→ PROBLEM DESCRIPTION:
Reproduce only this stretch of the listing below: from the line with "Crimson Command Copter" through the line with "Glass bamboo knot", exactly as written, with pictures excluded.

→ EXERCISE MATERIAL:
___
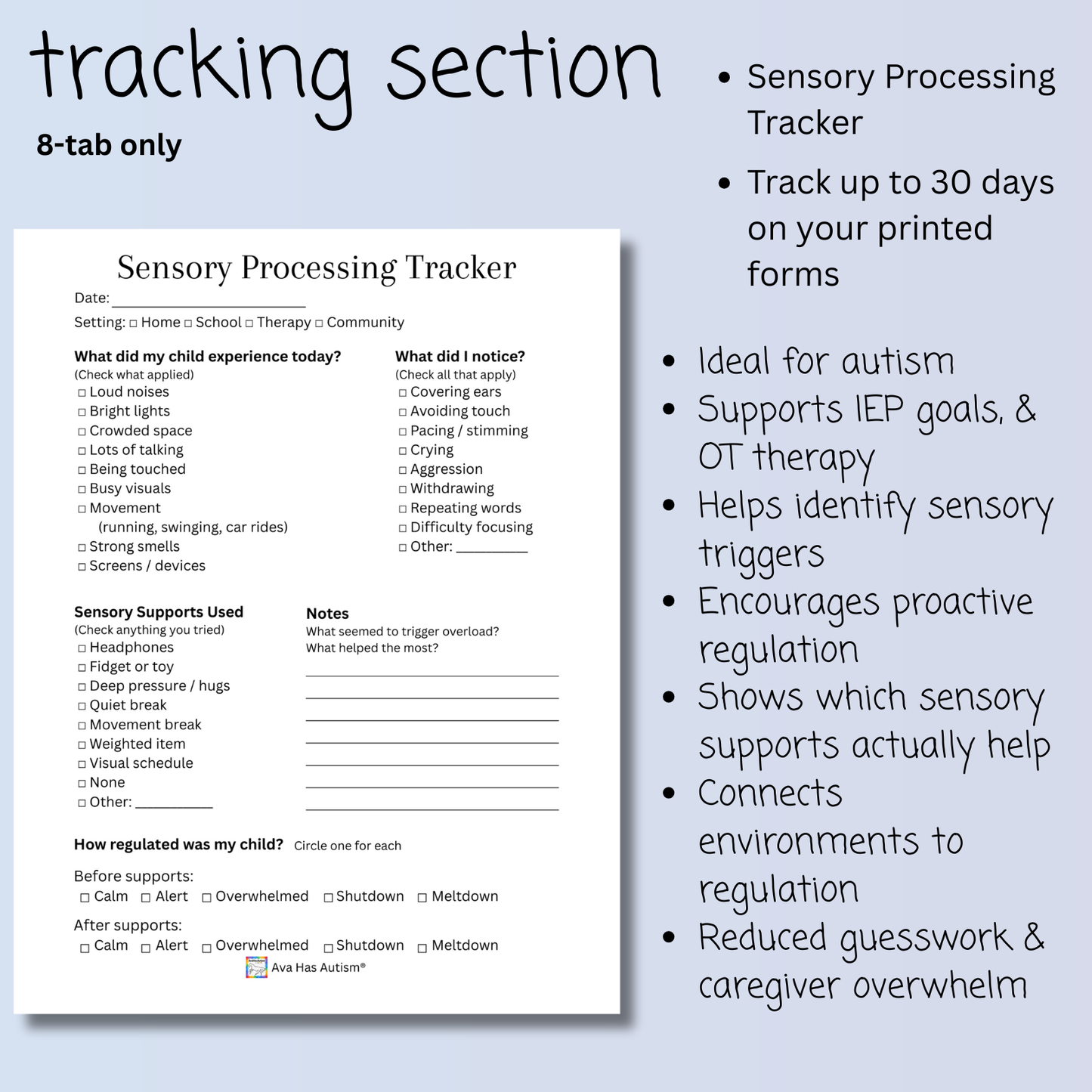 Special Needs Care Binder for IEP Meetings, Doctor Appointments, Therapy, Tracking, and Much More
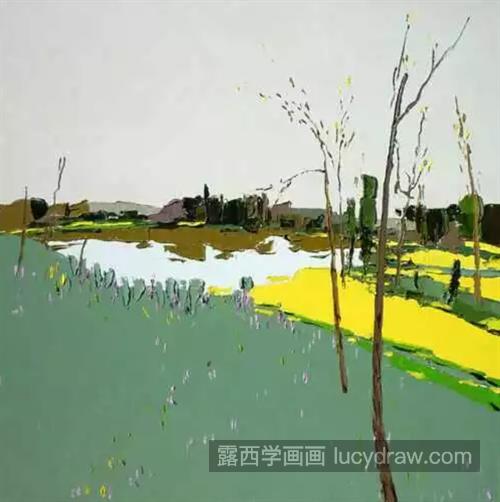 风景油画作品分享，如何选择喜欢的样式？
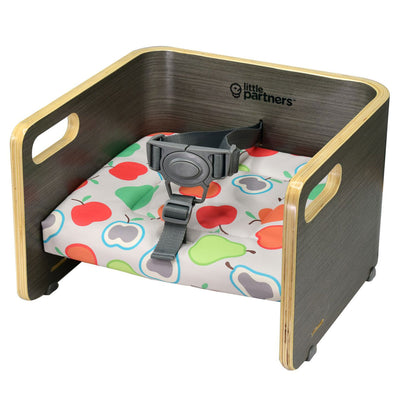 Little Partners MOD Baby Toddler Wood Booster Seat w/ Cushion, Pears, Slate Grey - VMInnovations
___
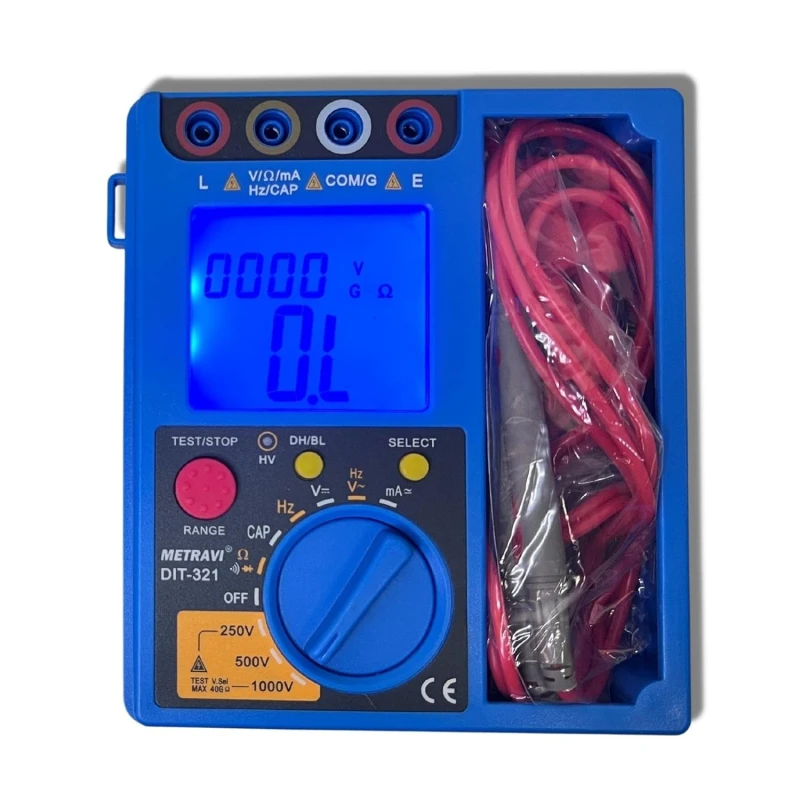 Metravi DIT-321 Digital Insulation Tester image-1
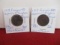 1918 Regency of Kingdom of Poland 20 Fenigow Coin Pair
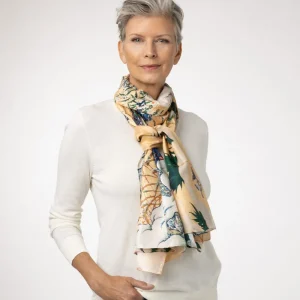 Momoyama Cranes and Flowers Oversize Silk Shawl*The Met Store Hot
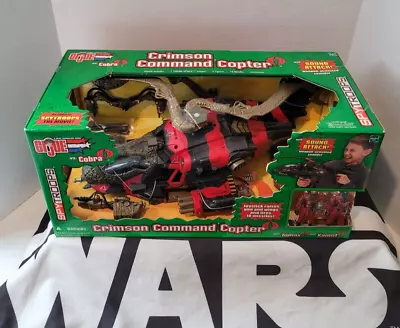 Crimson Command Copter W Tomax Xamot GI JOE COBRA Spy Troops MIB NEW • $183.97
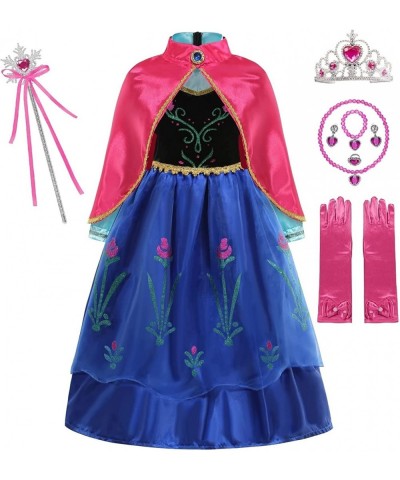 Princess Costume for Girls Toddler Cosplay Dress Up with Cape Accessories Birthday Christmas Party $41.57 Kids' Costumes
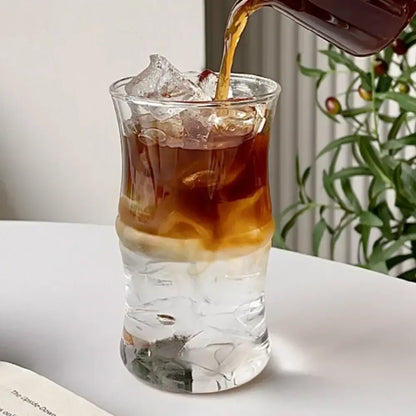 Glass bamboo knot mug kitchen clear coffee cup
___
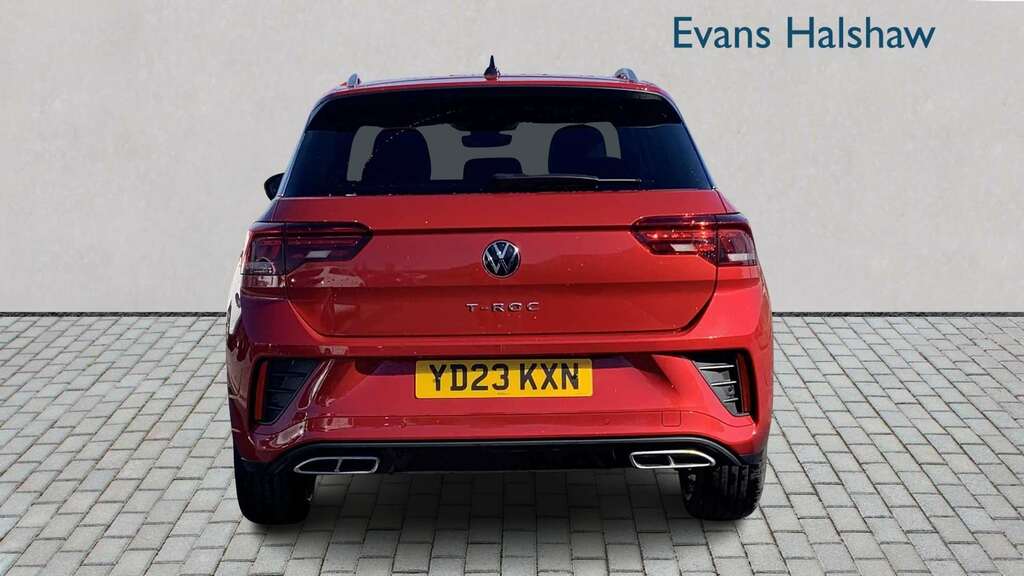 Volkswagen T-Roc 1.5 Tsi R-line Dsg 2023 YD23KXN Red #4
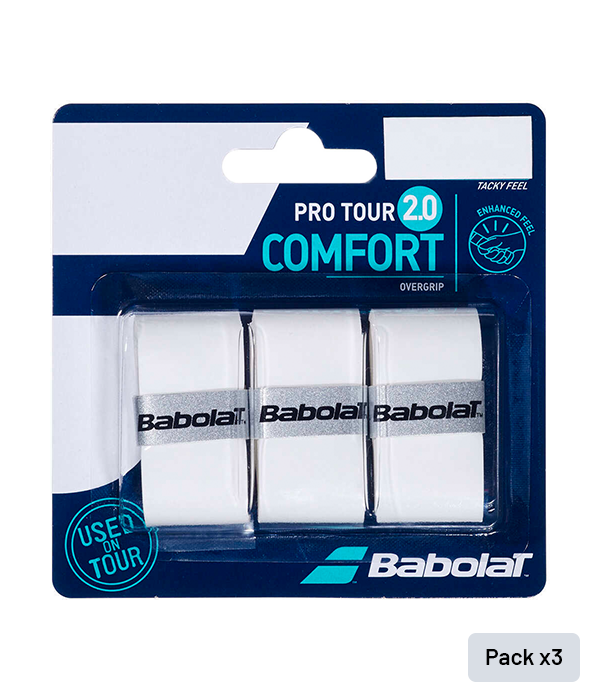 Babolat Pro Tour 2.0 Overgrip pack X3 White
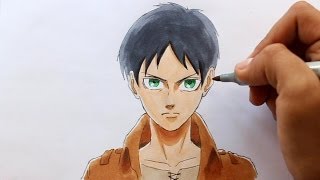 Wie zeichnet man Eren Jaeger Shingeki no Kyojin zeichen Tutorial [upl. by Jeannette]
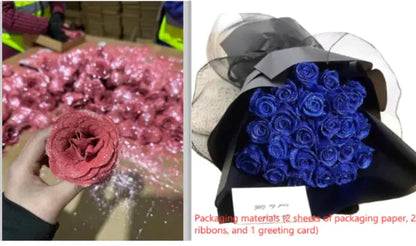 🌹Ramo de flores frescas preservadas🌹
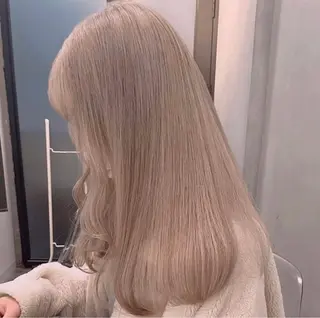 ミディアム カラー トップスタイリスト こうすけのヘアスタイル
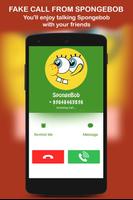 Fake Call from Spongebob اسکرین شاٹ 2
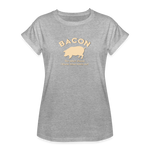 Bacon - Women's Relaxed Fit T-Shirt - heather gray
___
→ SOLUTION:
 Crimson Command Copter W Tomax Xamot GI JOE COBRA Spy Troops MIB NEW • $183.97
 Princess Costume for Girls Toddler Cosplay Dress Up with Cape Accessories Birthday Christmas Party $41.57 Kids' Costumes
 Glass bamboo knot mug kitchen clear coffee cup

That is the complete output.